Anlässlich der Vergabe des Karlspreises an den jetzigen ukrainischen Präsidenten Selenskij kritisiert der ukrainische Oppositionsführer Viktor Medwedtschuk den Westen für den Umgang mit der Ukraine. Die Vergabe eines Friedenspreises ausgerechnet an jemanden, der einen Verhandlungsfrieden verhindert hatte, sei zynisch.
Frage: Herr Medwedtschuk, wie sehen die Ukrainer die Vergabe des Karlspreises an Wolodymir Selenskij?

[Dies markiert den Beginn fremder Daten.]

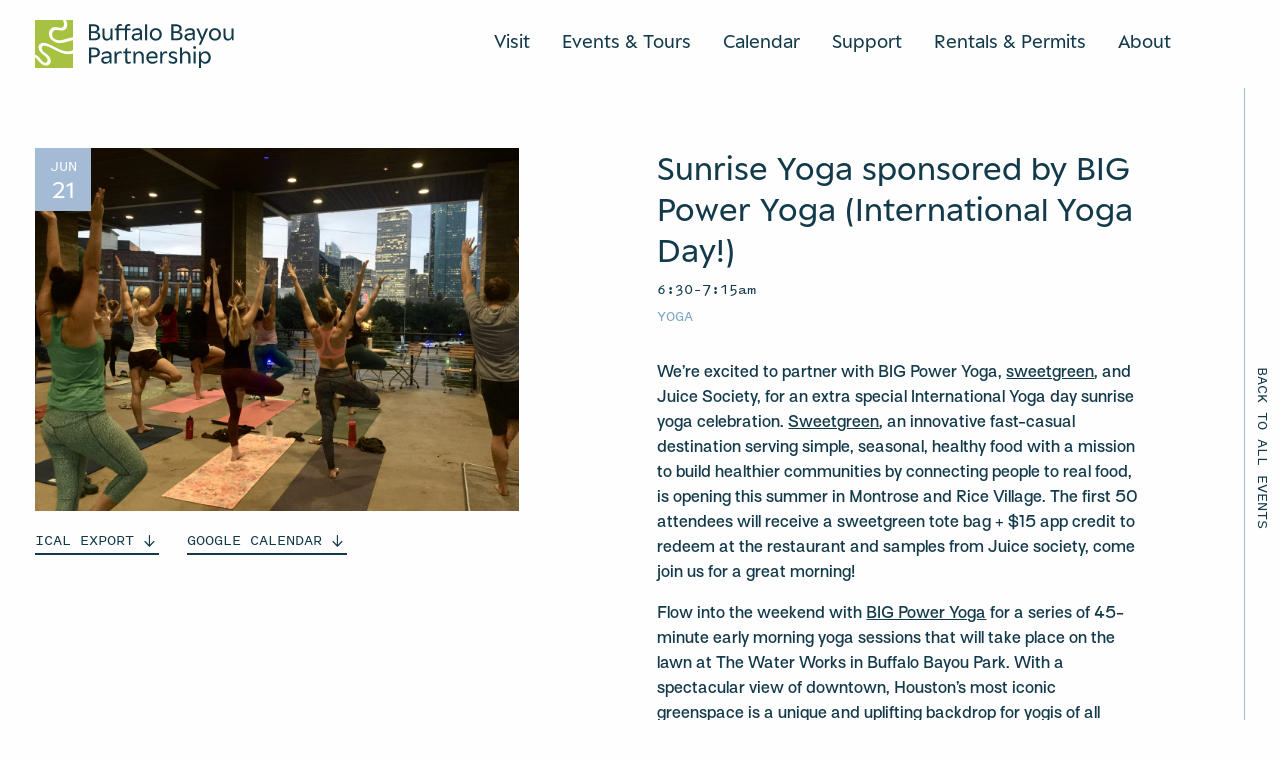

--- FILE ---
content_type: text/javascript
request_url: https://www.buffalobayou.org/wp-content/plugins/events-calendar-pro/build/js/events-virtual-single.js?ver=4731ac05fcfb45427486
body_size: 127
content:
(()=>{var e,t;tribe.events=tribe.events||{},tribe.events.virtualSingle=tribe.events.virtualSingle||{},e=jQuery,(t=tribe.events.virtualSingle).GraphVersion="v9.0",t.facebookInit=function(){if("undefined"==typeof FB)return!1;const e=tribe_events_virtual_settings.facebookAppId;!e||e<1||FB.init({appId:e,autoLogAppEvents:!0,xfbml:!0,version:t.GraphVersion})},t.ready=function(){window.facebookAsyncInit=t.facebookInit()},e(t.ready),window.tec=window.tec||{},window.tec.eventsPro=window.tec.eventsPro||{},window.tec.eventsPro.eventsVirtualSingle={}})();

Wiktor Medwedtschuk: Bei Teilen der Bevölkerung ist natürlich Freude über die Anerkennung aus dem Ausland da, so wie auch bei jeder anderen Art des Erfolges – einem gewonnenen Spiel der Fußballnationalmannschaft oder einem Erfolg eines Ukrainischen Sängers beim ESC. Doch Menschen, die etwas tiefer schauen und hinterfragen, was hinter der glänzenden Oberfläche der Medieninszenierung passiert, fragen sich, warum ausgerechnet ein Friedenspreis an jemanden, der bereits vor Monaten einen fast fertig ausverhandelten Verhandlungsfrieden annehmen konnte, es aber auf Druck aus dem Westen nicht getan hat. Es ist eine zynische Inszenierung. Ein korrupter Politiker, dem vor dem Krieg international kaum jemand die Hand reichen wollte, soll nun zu einem Heiligen hochstilisiert werden.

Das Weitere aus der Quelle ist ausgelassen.